Approximately $11.5bn as raised in the Arab region through 27 initial public offerings (IPOs) in 2014, said EFG Hermes head of research Wael Ziada.
This was compared to $3bn in 2013 through 25 IPOs, Ziada said during his speech in EFG Hermes’ One-on-One conference in Dubai on Monday.
“Tightening global liquidity, coupled with falling oil prices are likely to lead to a slower first half in 2015 in the GCC, following a very active 2014 for IPOs across the region; however the story is quite different for Egypt, which is going through a different cycle,” added Ziada.
According to Ziada, EFG Hermes helped lead the regional “IPO boom” last year, co-leading high-profile transactions. Amongst such transactions included Emaar Malls and Dubai Parks and Resorts in the UAE, and the Arabian Cement Company in Egypt, the first IPO in Egypt since 2010.

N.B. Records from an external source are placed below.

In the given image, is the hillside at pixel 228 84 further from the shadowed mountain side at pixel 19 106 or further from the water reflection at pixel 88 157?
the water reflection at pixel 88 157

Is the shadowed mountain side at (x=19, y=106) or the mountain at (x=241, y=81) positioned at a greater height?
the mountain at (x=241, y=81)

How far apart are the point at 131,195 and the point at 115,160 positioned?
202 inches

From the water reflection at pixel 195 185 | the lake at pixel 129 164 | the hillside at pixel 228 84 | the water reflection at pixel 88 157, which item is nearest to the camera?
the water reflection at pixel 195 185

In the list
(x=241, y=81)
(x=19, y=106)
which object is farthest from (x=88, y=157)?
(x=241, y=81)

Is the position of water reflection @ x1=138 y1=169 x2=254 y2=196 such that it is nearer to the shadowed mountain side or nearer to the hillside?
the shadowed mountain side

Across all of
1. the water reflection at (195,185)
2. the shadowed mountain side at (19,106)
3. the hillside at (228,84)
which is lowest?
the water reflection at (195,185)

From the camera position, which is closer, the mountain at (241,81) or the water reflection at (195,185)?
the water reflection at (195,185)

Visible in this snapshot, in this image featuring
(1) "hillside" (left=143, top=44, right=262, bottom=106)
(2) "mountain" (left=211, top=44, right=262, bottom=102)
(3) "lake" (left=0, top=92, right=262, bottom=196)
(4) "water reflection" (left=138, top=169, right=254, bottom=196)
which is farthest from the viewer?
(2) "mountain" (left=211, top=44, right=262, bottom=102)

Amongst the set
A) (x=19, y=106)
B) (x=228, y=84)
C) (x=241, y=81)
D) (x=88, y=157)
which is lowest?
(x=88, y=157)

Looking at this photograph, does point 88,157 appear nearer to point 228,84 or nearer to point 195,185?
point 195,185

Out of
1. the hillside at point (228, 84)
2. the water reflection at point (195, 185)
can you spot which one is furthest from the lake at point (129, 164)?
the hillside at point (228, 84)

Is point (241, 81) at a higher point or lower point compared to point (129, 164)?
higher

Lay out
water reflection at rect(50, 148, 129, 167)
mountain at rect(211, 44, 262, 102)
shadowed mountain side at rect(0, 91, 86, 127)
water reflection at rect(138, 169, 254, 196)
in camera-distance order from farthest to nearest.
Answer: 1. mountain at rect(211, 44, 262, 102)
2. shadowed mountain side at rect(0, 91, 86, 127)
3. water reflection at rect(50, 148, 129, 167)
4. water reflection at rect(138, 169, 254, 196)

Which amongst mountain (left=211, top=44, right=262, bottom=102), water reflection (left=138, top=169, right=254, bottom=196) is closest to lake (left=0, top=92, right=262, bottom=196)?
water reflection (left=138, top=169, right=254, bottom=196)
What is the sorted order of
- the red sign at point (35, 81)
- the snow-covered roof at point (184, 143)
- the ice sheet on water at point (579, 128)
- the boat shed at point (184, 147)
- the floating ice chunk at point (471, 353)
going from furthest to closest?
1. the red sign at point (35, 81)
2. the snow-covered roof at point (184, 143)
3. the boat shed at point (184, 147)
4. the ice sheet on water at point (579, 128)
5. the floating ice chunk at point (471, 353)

Ziada also noted that his firm is expecting to see mergers and acquisitions (M&A) activities led by Egypt. He added that the country has already seen two competitive M&A bids in the food sector in 2015.
On the challenges facing the Gulf region due to low oil prices, Ziada explained that in Dubai, the Expo 2020 will maintain public sector spending growth. As for Saudi Arabia, EFG-Hermes sees it as a “very compelling market” that will be of interest to path-finding investors who have long had an appetite for KSA equities.

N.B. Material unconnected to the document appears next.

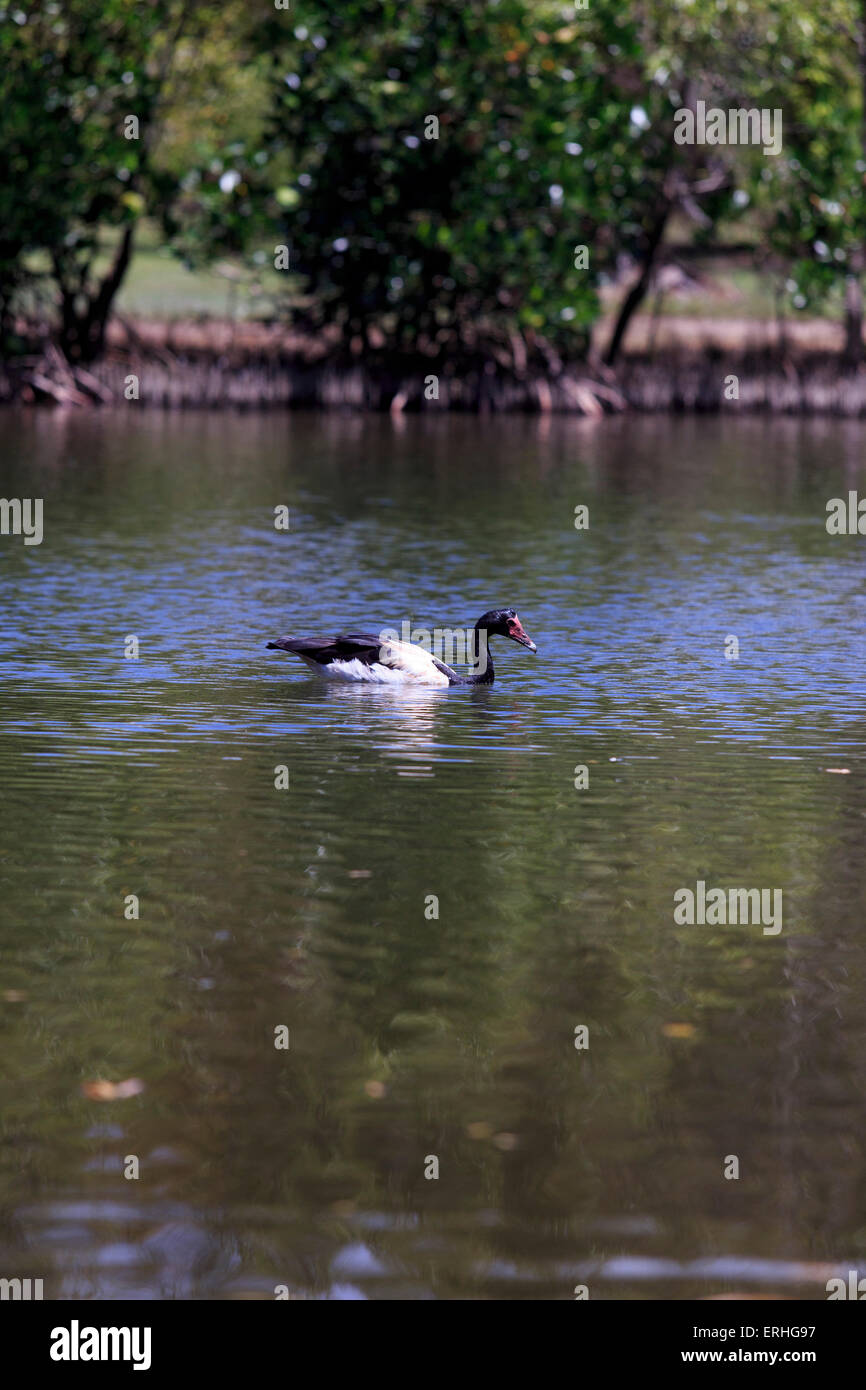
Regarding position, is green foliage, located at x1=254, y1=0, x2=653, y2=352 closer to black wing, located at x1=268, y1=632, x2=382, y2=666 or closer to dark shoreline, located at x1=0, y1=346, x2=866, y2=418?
dark shoreline, located at x1=0, y1=346, x2=866, y2=418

“We expect the ongoing economic recovery in Egypt and recent remarks from the new head of the Capital Market Authority in Saudi Arabia, encouraging more state-owned companies to list, to have both Egypt and KSA lead activity in the MENA IPO market in the first half of this year,” said Mohamed Ebeid, Head of EFG Hermes Securities Brokerage, during his speech at the conference.